18.エリザベートとフローラ
申し訳ありません!
1話しか更新できませんでした(汗)
ですが、その分来週の更新日には5話更新したいと思います。
「――もう一度、話をしましょう」
帰ってくるなり、エリザベートは先程の話題を持ち出した。
まだアイリスは帰って来ていない。何をしているのかはわからないが、従者達がついているので、クリスティーナはある程度の自由をアイリスに与えていた。
「あ、あのっ、その前に聞きたいことがあるのですが……」
エリザベートは、クリスティーナがあれ程熱っぽくなっていたのに、その話題を差し置いて口を開いたことが意外なのか、眉を上げた。
「……聞きたいこと?」
エリザベートの鋭い視線にクリスティーナは一瞬尻込みしたが、気を持ち直し、はっきりと肯定した。
「はい」
クリスティーナはエリザベートに座ってください、と告げると、フローラから届いた手紙をエリザベートの正面に差し出した。
「……これは、エリザベート様が席を外している間に届いたフローラ様からの手紙なのですが、ここを読んでください」
クリスティーナはエリザベートが西領に来た旨の文を指し示した。
エリザベートは訝しげに首を傾げた。だが、何も言わず視線を落とした。
「……このことが、どうかしたの?」
無言で読み終えたエリザベートは、無表情で顔を上げた。
「……西領に来たことは、誰も知らないと言っていませんでしたか?」
「……言ったわ」
「では、どうしてフローラ様がこのことを知っているのですか?」
「それは……」
珍しく口籠るエリザベートに、何かを隠していると確信し、クリスティーナは不信感を抱いた。

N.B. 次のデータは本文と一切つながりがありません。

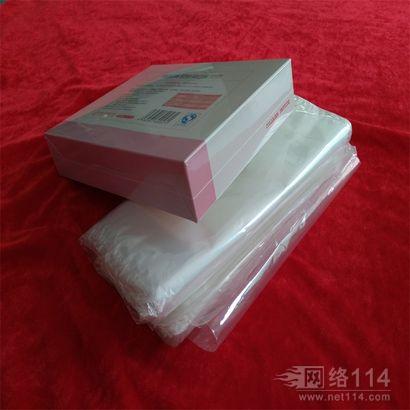 保健品盒子收缩膜 纸盒子包装薄膜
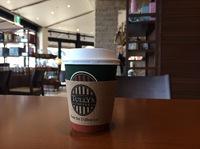 今日のカフェ(TULLY'S)
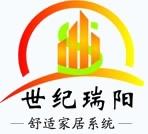 武汉世纪瑞阳舒适系统集成有限公司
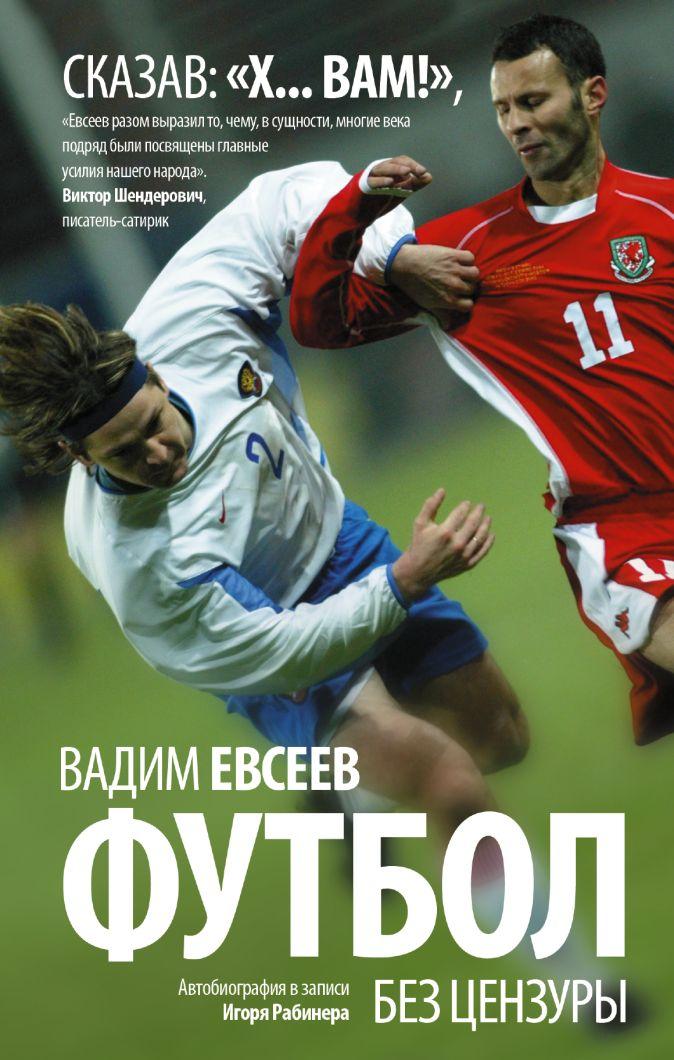 Вадим Евсеев - Футбол без цензуры обложка книги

単純に何も知らないのなら、誰かから漏れた可能性がある。しかし、エリザベートのこの反応からして……
「本当のことを言ってください」
そう言うと、躊躇いながらも決心したようにエリザベートが言った。
「……フローラには、私が伝えたわ」
予想外の答えに、クリスティーナはたじろいだ。数秒考えた後、慌てたように口を大きく開いた。
「ど、どうしてですか?エリザベート様はフローラ様のことを信用ならないと言っていたのに……」
クリスティーナはエリザベートが西領に来たばかりのときに告げていたことを思い出し、純粋な疑問を抱く。

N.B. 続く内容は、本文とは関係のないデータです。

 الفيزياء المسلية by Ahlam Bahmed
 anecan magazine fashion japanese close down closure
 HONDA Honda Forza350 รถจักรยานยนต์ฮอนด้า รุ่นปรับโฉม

すると、エリザベートは困ったように息をつき、言葉を考えながら話しだした。
「……別に、彼女の聖女としての能力は私も認めているし、その点、信用に足ると思っているは。そして、彼女には今私達を妨害する必要なんてないもの。だから、報告したのよ」
「……」
返す言葉が見つからず、黙り込むクリスティーナに、エリザベートは更にこう付け足した。

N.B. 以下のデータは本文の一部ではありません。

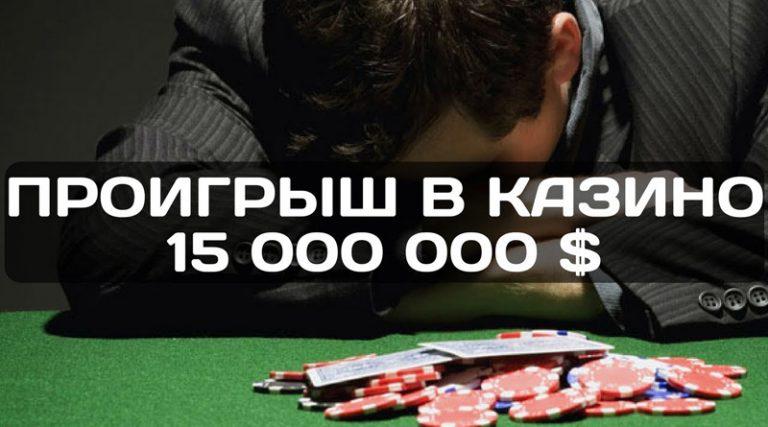 Крупнейшие проигрыши в казино
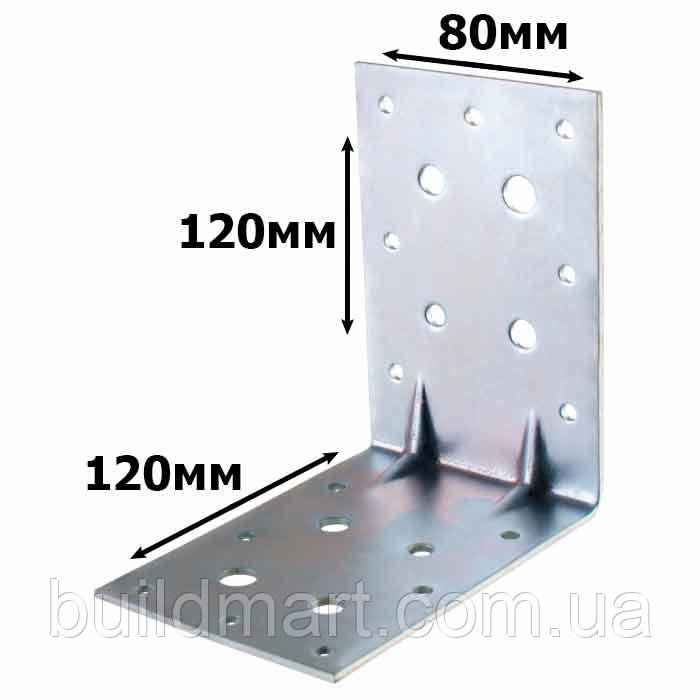 Кутник посилений перфорований 120х120х80 (2мм.)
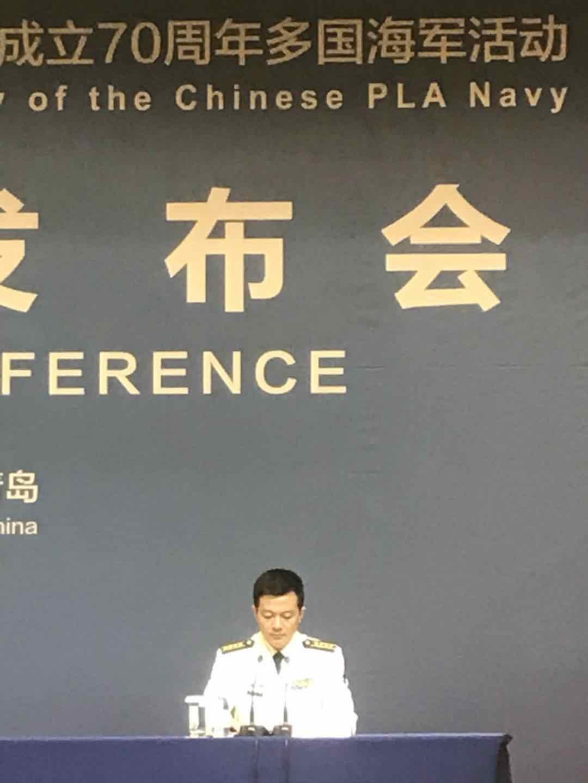 海军新任新闻发言人亮相多国海军活动发布会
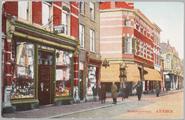 512 Hommelstraat, Arnhem, 1930-08-07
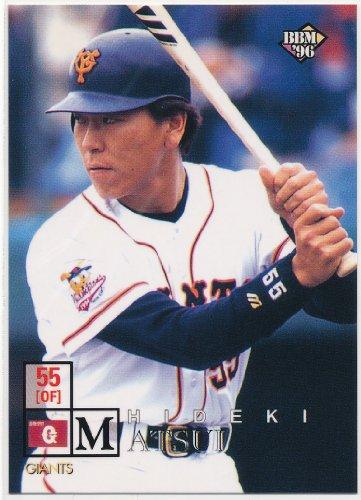 BBM プロ野球カード 1996 [327] 松井 秀喜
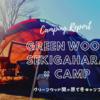 【前編】グリーンウッド関ヶ原 | 初の冬キャンプ!サイト、設備などをご紹介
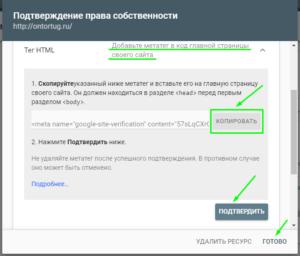 Как добавить сайт в Google Search Console и подтвердить права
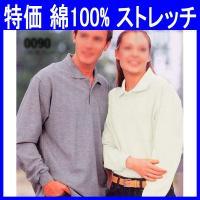 優れた吸汗性の通年/長袖ポロシャツ(作業服・ksz-0090)です。 綿100%素材のストレッチ作業...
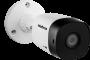 Câmera Intelbras Bullet HD VHD 1120 B Multi HD G5 (1.0MP | 720p | 3.6mm | Plast)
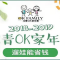 """选北青OK家年票 2019年""""遛娃能省钱"""""""
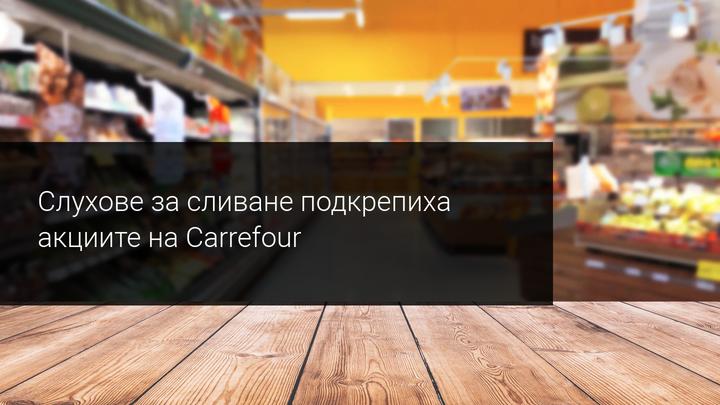 Силно представяне на акциите на Carrefour след информация за сливане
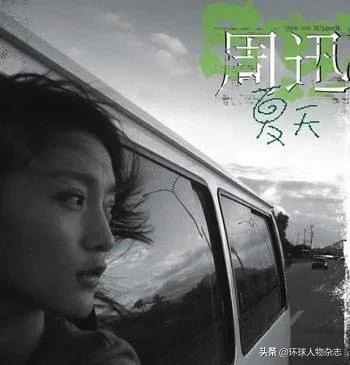 周迅一人的情感史,支撑了中国摇滚圈的半部简史,《乐夏》终于请对人了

「それに、フローラも西領に来ようとしているのなら、伝えておいた方が良いでしょう?」
その言葉に、俯いていたクリスティーナはぱっと顔を上げた。
「……フローラ様も西領に来るつもりだったのですが……?」
クリスティーナが思ったままに尋ねると、エリザベートは一転し、言いづらそうに顔を顰めた。
「……まぁ、そうね」
「……そう、だったのですか」
エリザベートの告白に、クリスティーナはほっとしたような、混乱が残っているような複雑な感情が心に広がっていた。
「ええ。話は済んだかしら?」
「……はい。――ですが、本題に入る前に、エリザベート様の、フローラ様に対する気持ちを全て話していただきたいです」
「全て?」
不思議そうにしているエリザベートに、クリスティーナは深く頷いた。
「はい。フローラ様のことを、この前尋ねたら、また後でと仰られたでしょう?」
「そういえば、そうだったわね。まあ、いいでしょう。あなたにとっては、あまりいい話ではないかもしれないけれど……」
「お願いします」
そうして、すっかり夜になった頃、フローラの秘密にクリスティーナは踏み込むのだった。